Total: 198,889 – Derbysieger
Aat van Essen (NED) mit Premier
Der Fuchs, der gestern die Kür gewonnen hat, ging eine sichere Runde. Das Paar kennt sich seit zehn Jahren, ist auf einander abgestimmt. Die Piaffen sind rhythmisch, die Übergänge in die Passage gleichmäßig, die fliegenden Wechsel zu zwei Sprüngen und von Sprung zu Sprung sind die besten des Sonntags: schnurgerade, im bergauf, gut eingeteilt. Auch die Pirouetten sind präzise. Auffällig wenig Biegung verlangt der Niederländer in den Vorwärts-seitwärts-Bewegungen von seinem Pferd, sowohl im Trab als auch im Galopp müsste das mehr sein. Im Schritt zuckt der Jazz-Sohn mehrere Male mit dem linken Hinterbein (71,556).

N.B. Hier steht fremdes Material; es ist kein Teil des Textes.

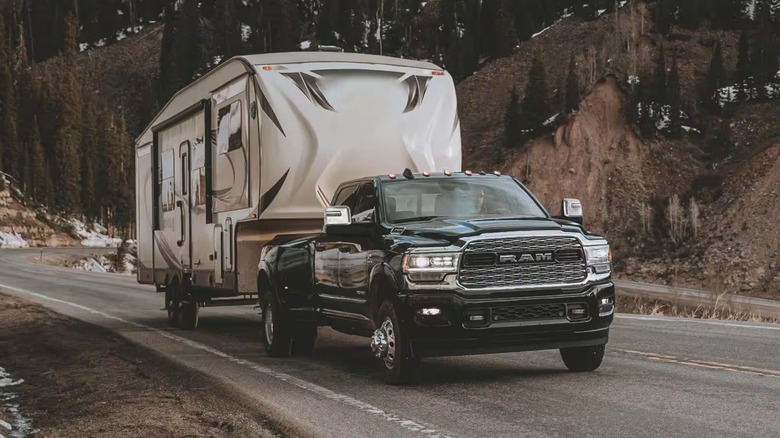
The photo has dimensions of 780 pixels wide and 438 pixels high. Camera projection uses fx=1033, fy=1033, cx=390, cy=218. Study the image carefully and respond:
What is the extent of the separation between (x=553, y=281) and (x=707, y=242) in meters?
46.7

… mit Fontane v. Florestan
Oh Mann! Der solide Westfalenwallach und der Niederländer – zwei Welten treffen aufeinander! Und wie das so ist, wenn Galaxien aufeinandertreffen, es funktioniert nicht immer auf Anhieb. Es kann aber auch nicht klappen. Während Hubertus Schmidt seine langen Beine immer recht weit hinten einsetzt, streckt Aat van Essen den Schenkel nach vorn. Fontane fragt sich wohl, was ihm das sagen soll. Abschließend kann diese Frage auch bis zum Ende des Ritts nicht geklärt werden. Der Niederländer nimmt es mit Humor. er grinst als Fontane nach dem Reiterschenkel kickt, das Publikum lacht. Im Galopp sind die Unstimmigkeiten deutlich. Einmal schlägt der Wallach mit dem Kopf, die Zweierwechsel misslingen und als van Essen den Wallach schließlich auf der Diagonalen nach ein paar gelungenen Einerwechseln spontan den Hals tätschelt, lacht das Publikum und applaudiert spontan (57,944).

… mit Wonder v. Werther
Wie kommt der Niederländer mit dem „heißen Geschoss“ Wonder zurecht? Die Antwort: Es geht so, so leidlich. Auch dem Niederländer wird der Wallach zu eng. Die Zweierwechsel sind mit ein paar Wechseln zu drei Sprüngen gespickt, auch die Einer sind ein Abenteuer (58,444).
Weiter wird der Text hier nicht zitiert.